— Teks —
───
Tarif Cukai Tak Diimbangi Pengawasan, Harga Rokok Dianggap Masih Murah
- VIVAnews/Arrijal Rachman
VIVA – Harga jual rokok di tingkat eceran ternyata terbilang masih murah meskipun adanya kebijakan kenaikan tarif cukai tembakau yang tiap tahun dikeluarkan pemerintah. Ini disebabkan tidak adanya pengawasan dan regulasi ketat terhadap harga jual eceran (HJE).
Peneliti Center of Human and Economic Development Institut Teknologi dan Bisnis Ahmad Dahlan (CHED ITB-AD) Adi Musharianto mengatakan, kebijakan Direktorat Jenderal Bea Cukai (DJBC) saat ini memungkinkan harga jual rokok di bawah 85 persen dari harga pada pita cukai atau Harga Jual Eceran (HJE) yang telah ditetapkan Pemerintah.
───
— Data Tercatat —

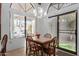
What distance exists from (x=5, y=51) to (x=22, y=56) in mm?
308

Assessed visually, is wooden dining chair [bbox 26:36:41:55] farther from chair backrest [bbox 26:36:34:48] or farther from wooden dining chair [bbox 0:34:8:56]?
wooden dining chair [bbox 0:34:8:56]

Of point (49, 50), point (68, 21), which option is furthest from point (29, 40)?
point (68, 21)

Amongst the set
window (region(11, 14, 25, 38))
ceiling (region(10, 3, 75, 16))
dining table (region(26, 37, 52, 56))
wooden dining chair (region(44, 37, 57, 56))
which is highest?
ceiling (region(10, 3, 75, 16))

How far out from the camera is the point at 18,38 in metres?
1.95

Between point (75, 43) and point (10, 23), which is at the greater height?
point (10, 23)

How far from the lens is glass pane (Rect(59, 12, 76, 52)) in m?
1.84

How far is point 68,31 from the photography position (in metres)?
1.88

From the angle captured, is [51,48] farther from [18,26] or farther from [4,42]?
[4,42]

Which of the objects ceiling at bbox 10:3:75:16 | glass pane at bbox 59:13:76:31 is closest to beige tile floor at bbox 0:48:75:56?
glass pane at bbox 59:13:76:31

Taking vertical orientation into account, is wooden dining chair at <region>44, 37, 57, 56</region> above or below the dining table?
below

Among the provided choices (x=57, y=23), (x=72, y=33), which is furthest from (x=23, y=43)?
(x=72, y=33)

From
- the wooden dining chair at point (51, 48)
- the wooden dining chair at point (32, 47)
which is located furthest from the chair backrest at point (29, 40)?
the wooden dining chair at point (51, 48)

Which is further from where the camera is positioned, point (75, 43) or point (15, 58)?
point (15, 58)

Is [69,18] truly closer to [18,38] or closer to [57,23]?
[57,23]
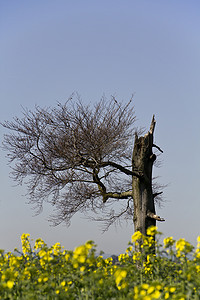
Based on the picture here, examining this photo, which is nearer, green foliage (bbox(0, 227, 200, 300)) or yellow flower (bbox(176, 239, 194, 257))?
green foliage (bbox(0, 227, 200, 300))

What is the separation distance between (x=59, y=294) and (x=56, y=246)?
2336mm

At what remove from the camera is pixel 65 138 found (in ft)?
29.9

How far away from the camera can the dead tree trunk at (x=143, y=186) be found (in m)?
9.12

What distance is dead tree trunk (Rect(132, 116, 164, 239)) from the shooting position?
912cm

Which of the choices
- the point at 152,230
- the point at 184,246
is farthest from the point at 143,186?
the point at 184,246

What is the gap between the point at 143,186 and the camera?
9469 millimetres

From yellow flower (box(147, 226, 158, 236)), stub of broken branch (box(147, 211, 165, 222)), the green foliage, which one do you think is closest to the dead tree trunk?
stub of broken branch (box(147, 211, 165, 222))

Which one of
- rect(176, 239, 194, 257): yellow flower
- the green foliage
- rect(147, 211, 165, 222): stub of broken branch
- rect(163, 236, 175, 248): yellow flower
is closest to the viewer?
the green foliage

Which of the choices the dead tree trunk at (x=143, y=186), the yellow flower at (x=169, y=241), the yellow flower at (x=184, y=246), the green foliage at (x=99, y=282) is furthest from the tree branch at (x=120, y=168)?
the yellow flower at (x=184, y=246)

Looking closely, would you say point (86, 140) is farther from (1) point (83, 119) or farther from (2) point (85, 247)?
(2) point (85, 247)

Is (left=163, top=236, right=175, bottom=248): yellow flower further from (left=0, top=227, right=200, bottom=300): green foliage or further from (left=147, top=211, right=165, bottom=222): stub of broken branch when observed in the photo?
(left=147, top=211, right=165, bottom=222): stub of broken branch

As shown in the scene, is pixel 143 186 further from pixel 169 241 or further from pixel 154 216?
pixel 169 241

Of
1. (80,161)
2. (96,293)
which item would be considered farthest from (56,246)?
(80,161)

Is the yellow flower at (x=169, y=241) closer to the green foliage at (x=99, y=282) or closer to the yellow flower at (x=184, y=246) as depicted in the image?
the green foliage at (x=99, y=282)
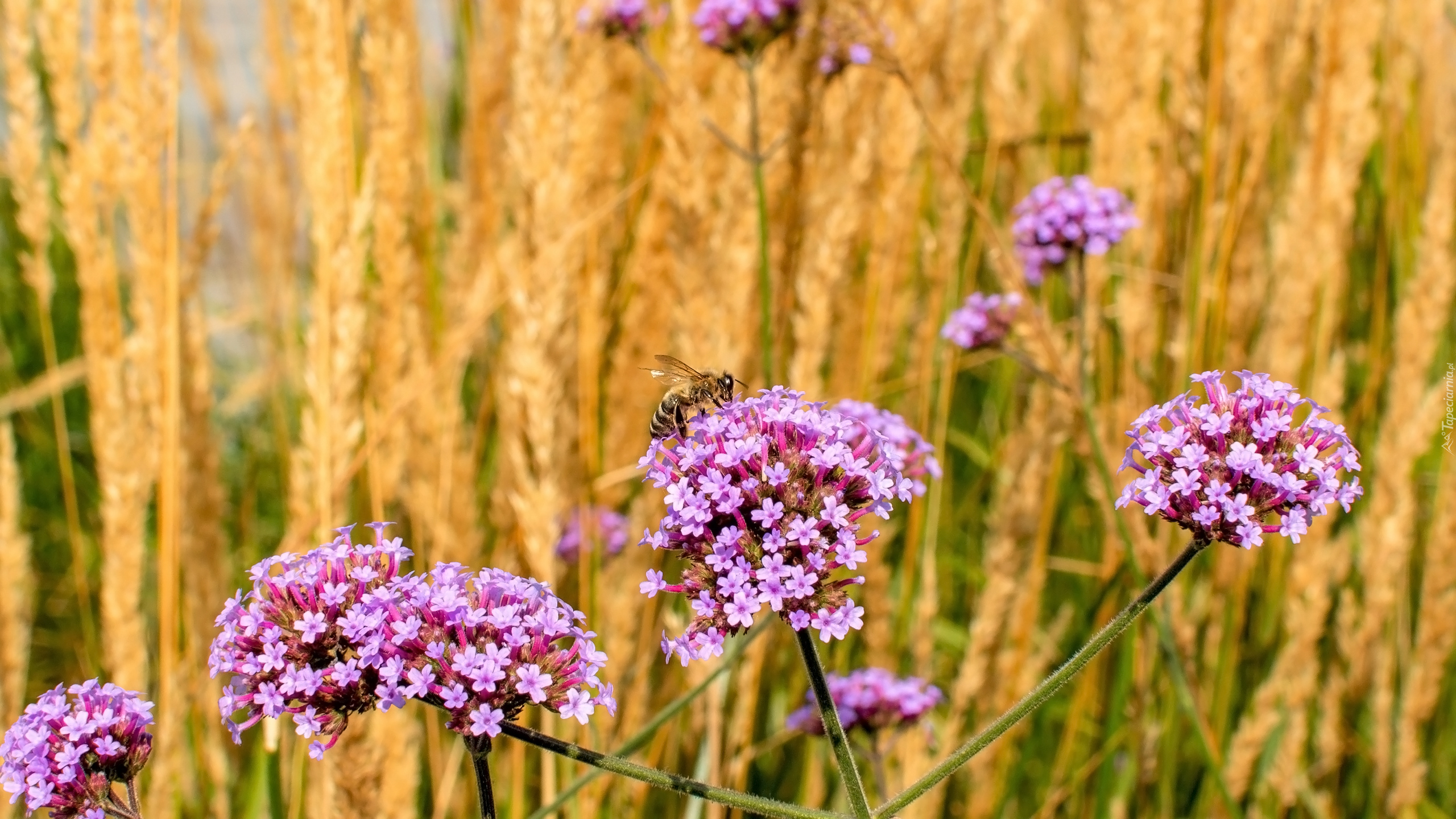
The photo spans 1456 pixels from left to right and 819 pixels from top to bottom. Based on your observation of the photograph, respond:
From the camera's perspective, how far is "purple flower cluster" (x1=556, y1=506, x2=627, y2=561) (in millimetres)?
3051

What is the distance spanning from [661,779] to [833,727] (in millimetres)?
210

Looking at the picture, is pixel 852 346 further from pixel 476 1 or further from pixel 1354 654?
pixel 476 1

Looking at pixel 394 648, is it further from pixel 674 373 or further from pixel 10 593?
pixel 10 593

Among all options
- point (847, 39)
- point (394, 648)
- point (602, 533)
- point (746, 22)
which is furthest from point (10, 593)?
point (847, 39)

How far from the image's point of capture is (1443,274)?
3008 millimetres

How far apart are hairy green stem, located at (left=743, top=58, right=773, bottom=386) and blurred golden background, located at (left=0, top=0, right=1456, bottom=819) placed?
0.04 m

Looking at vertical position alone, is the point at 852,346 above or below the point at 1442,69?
below

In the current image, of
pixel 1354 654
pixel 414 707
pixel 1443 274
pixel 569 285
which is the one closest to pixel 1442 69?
pixel 1443 274

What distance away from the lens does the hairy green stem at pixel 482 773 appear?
1.36 metres

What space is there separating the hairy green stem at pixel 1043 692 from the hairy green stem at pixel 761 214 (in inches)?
48.9

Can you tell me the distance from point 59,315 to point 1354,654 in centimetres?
486

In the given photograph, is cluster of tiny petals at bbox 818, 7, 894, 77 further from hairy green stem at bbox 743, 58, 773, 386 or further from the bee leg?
the bee leg

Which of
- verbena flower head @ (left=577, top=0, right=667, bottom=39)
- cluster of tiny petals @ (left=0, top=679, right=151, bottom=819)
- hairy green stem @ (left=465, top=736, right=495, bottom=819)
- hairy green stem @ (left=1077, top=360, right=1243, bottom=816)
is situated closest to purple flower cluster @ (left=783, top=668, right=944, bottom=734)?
hairy green stem @ (left=1077, top=360, right=1243, bottom=816)

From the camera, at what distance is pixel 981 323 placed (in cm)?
291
───
— Tugas yang Dikerjakan —
- 1) Apa ringkasan teks tentang harga rokok dalam dua kalimat?
- 2) Bagaimana terjemahan bahasa Inggris untuk kalimat dari teks tentang harga rokok ini: "Harga jual rokok di tingkat eceran ternyata terbilang masih murah meskipun adanya kebijakan kenaikan tarif cukai tembakau yang tiap tahun dikeluarkan pemerintah."?
- 3) Salin bagian teks tentang harga rokok, mulai pada kata-kata yang memuat "Peneliti Center of" dan berhenti setelah "telah ditetapkan Pemerintah.".

— Hasil Tiap Tugas —
- 1) Harga jual rokok di tingkat eceran masih terbilang murah meskipun pemerintah menaikkan tarif cukai tembakau setiap tahun, karena tidak ada pengawasan dan regulasi ketat terhadap harga jual eceran (HJE). Menurut peneliti CHED ITB-AD Adi Musharianto, kebijakan DJBC saat ini memungkinkan harga jual rokok berada di bawah 85 persen dari HJE yang telah ditetapkan pemerintah.

- 2) Retail cigarette prices turn out to be still relatively cheap despite the policy of raising the tobacco excise tariff that the government issues every year.

- 3)
Peneliti Center of Human and Economic Development Institut Teknologi dan Bisnis Ahmad Dahlan (CHED ITB-AD) Adi Musharianto mengatakan, kebijakan Direktorat Jenderal Bea Cukai (DJBC) saat ini memungkinkan harga jual rokok di bawah 85 persen dari harga pada pita cukai atau Harga Jual Eceran (HJE) yang telah ditetapkan Pemerintah.